The U.S. Securities and Exchange Commission (“SEC”) relies heavily on whistleblowers to report potential securities law violations. Insider knowledge of the circumstances and individuals involved allows the SEC to identify fraud and other potential violations much earlier than might otherwise be possible. So, when Houston-based global technology and engineering firm KBR Inc. (“KBR”) attempted to silence potential whistleblowers through employee confidentiality agreements, the SEC put its foot down.
In its first enforcement action regarding confidentiality agreements (In the Matter of KBR, Inc.), the SEC seeks to send a message to other companies regarding the “potential chilling effect” that confidentiality agreements, like KBR’s, have on would-be whistleblowers. KBR’s confidentiality agreement required employees to seek prior approval from the company’s legal department before discussing internal investigations with outside parties. Failure to do so, KBR warned, could lead to discipline, up to and including termination. But, such improperly restrictive language violates SEC’s Rule 21F-17, enacted under the Dodd-Frank Act of 2010, which states:
No person may take any action to impede an individual from communicating directly with the Commission staff about a possible securities law violation, including enforcing, or threatening to enforce, a confidentiality agreement . . . with respect to such communications.

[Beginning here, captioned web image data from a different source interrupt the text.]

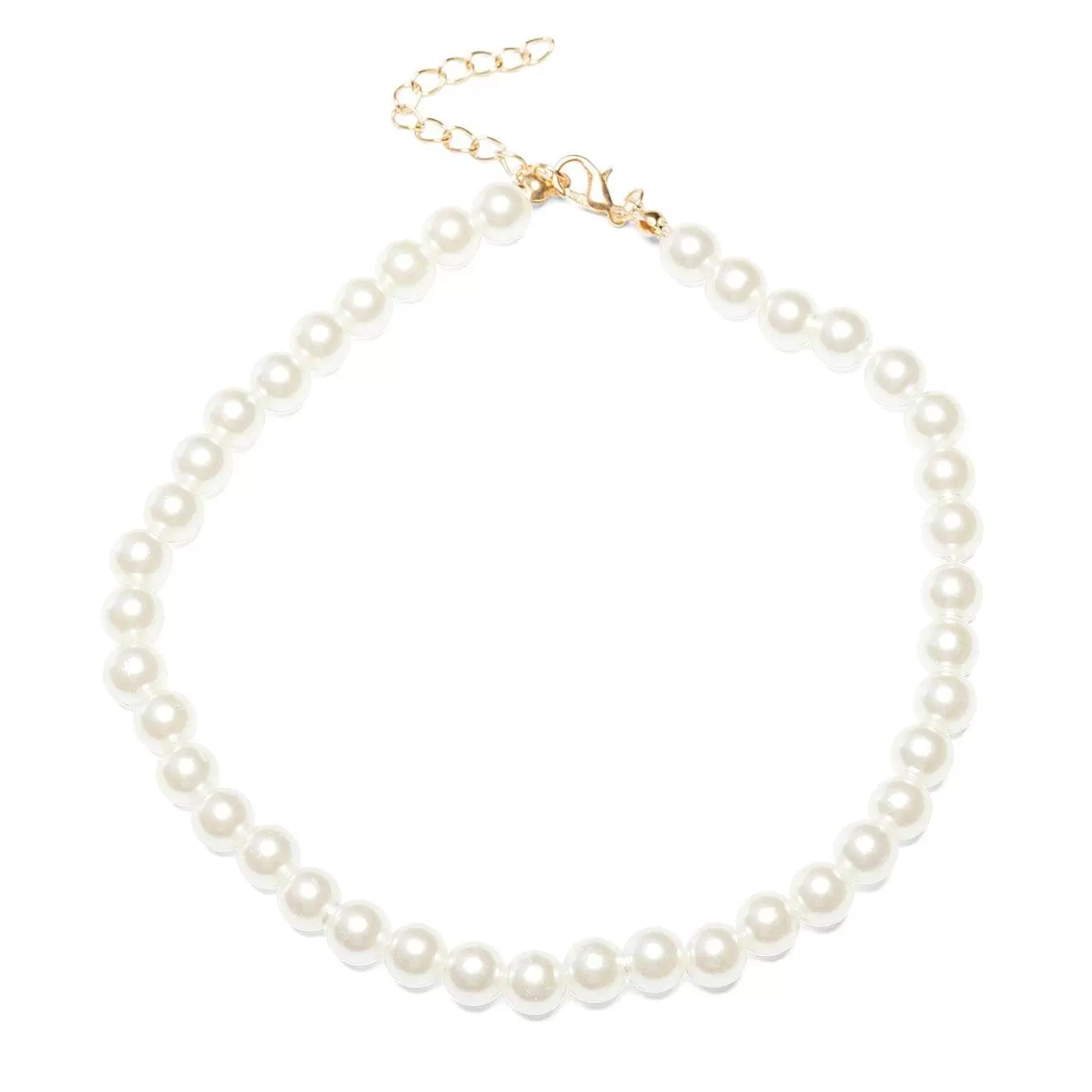 Women'S KOI footwear Starborn Pearl Necklace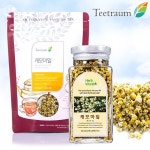 허브월드 티트라움 캐모마일 큰병 + 리필 - 에누리 가격비교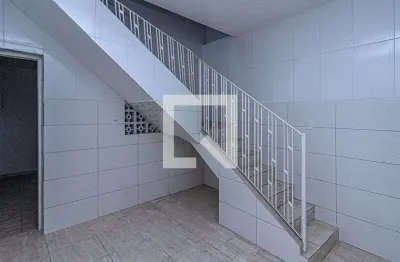 Casa para aluguel - jardim santa emília, 2 quartos,  90 m² - são paulo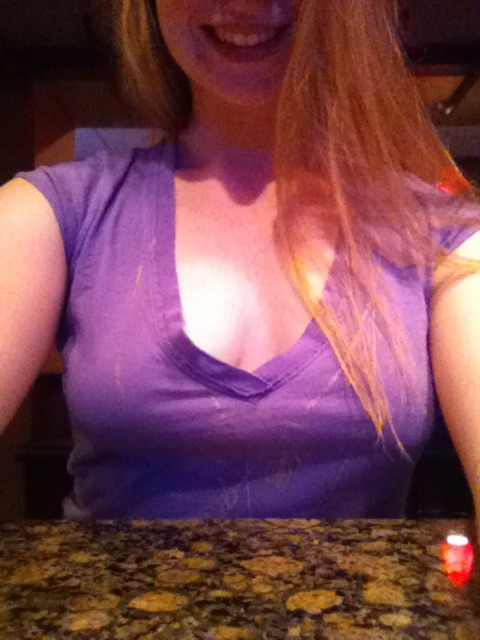 The Equivalent of Ginger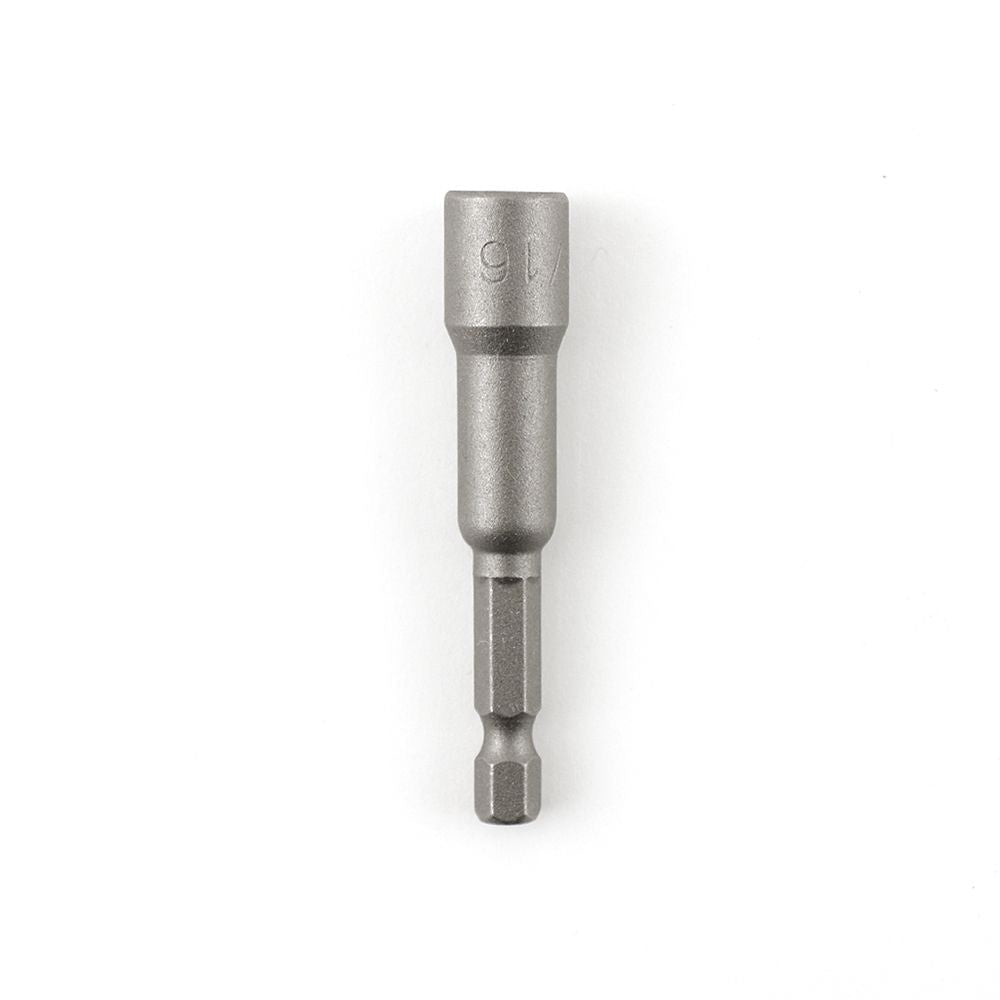 NUT DRIVER, 5/16X3" MEDIUM - Tool Town USA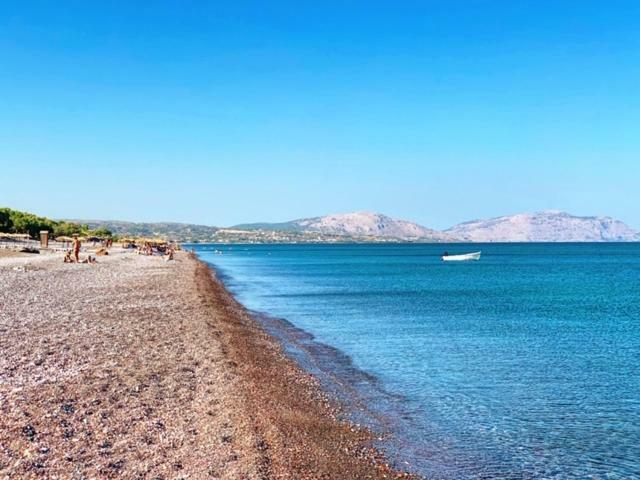 Papagiorgio Luxury And Harmony Βίλα Γεννάδι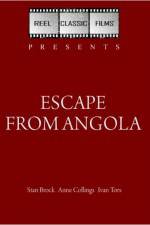 Watch Escape from Angola Primewire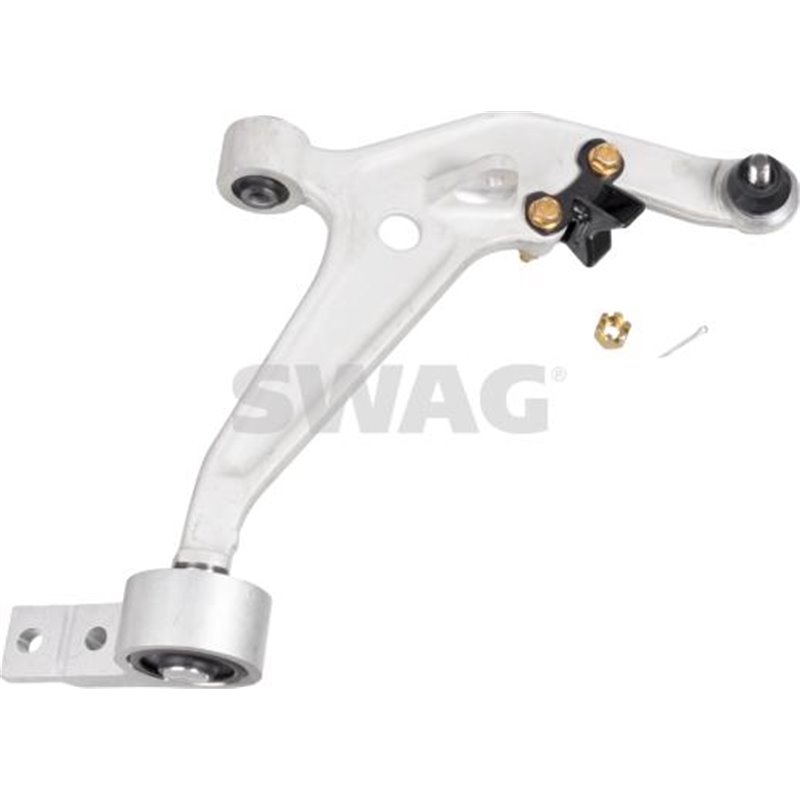 Brat, suspensie roata - Swag-82 94 2670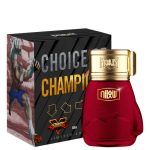 عطر ادکلن چویس آو چمپیونز استریت فایتر هادوكِن اورلست - Choice Of Champions Street Fighter Hadouken Everlast - بررسی، قیمت و خرید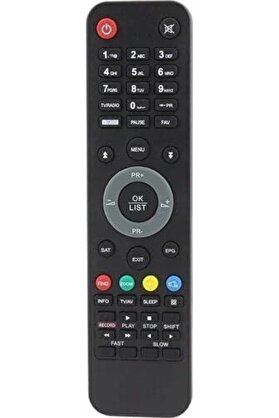 STOREMAX svngsphereshop Nextstar Ye 18000 Hd Cx Uydu Alıcısı Kumandası svngsphereshop 917250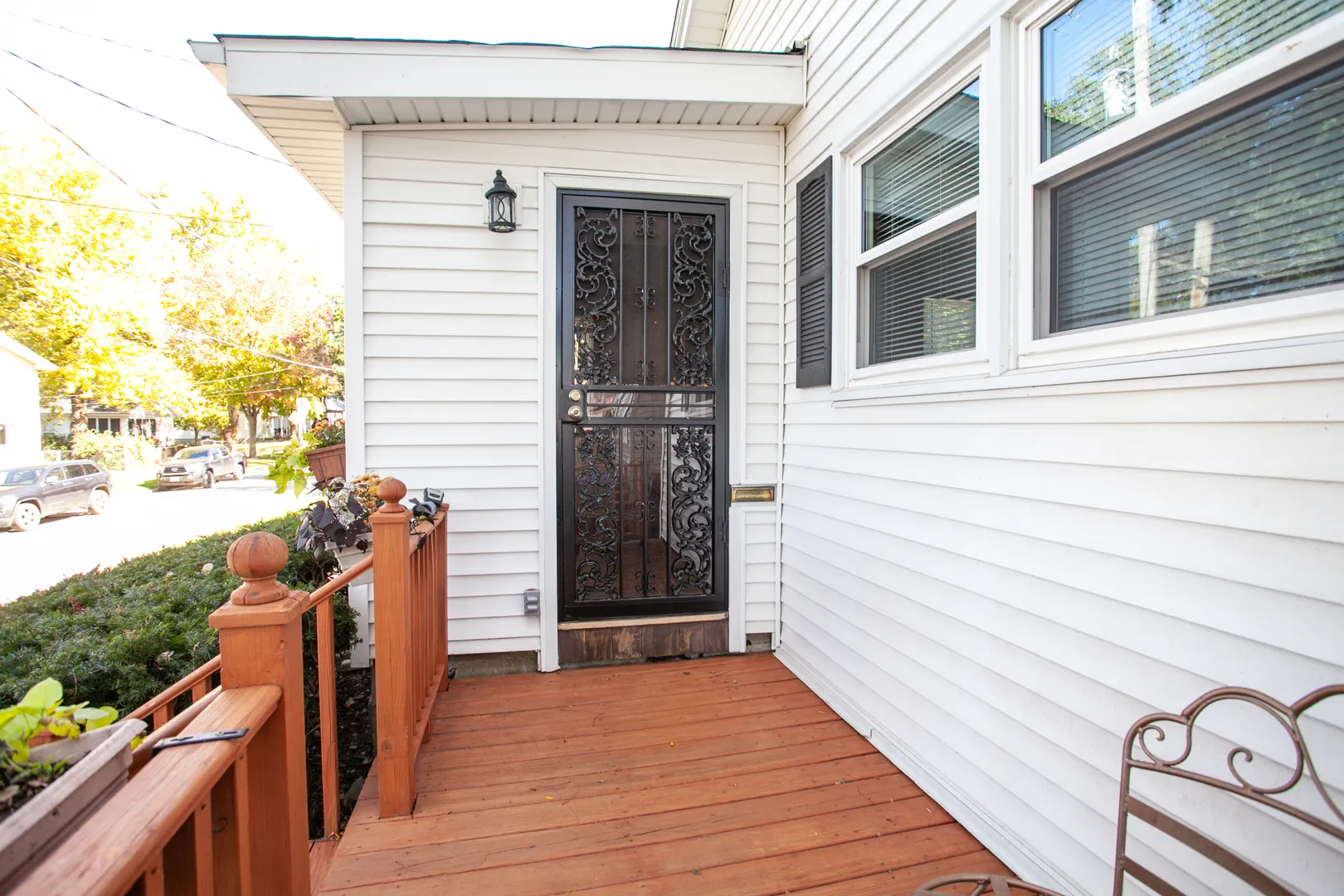 508 W Kelsey Street IL
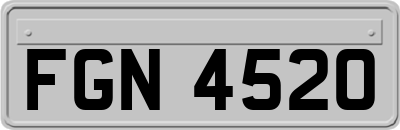 FGN4520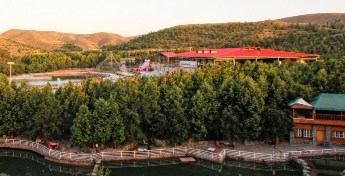 شاندیز مشهد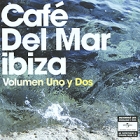 Cafe Del Mar Volumen Uno Y Dos (2 CD) Формат: 2 Audio CD (Jewel Case) Дистрибьюторы: Mercury Records Limited, ООО "Юниверсал Мьюзик" Россия Лицензионные товары инфо 10888q.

Indeed, such blanket provisions fly in the face of the congressional purpose underlying whistleblower protections, which is “to encourage whistleblowers to report possible violations of the securities laws by providing financial incentives, prohibiting employment-related retaliation, and providing various confidentiality guarantees.”
Without admitting or denying the SEC’s charges, KBR settled the matter for $130,000 and agreed to amend its confidentiality agreements to make clear that current and former employees will not have to fear retaliation or termination or seek approval from company lawyers before contacting the SEC. Going forward, the SEC recommends that all companies review and amend their confidentiality agreements that, in word or effect, gag whistleblowers.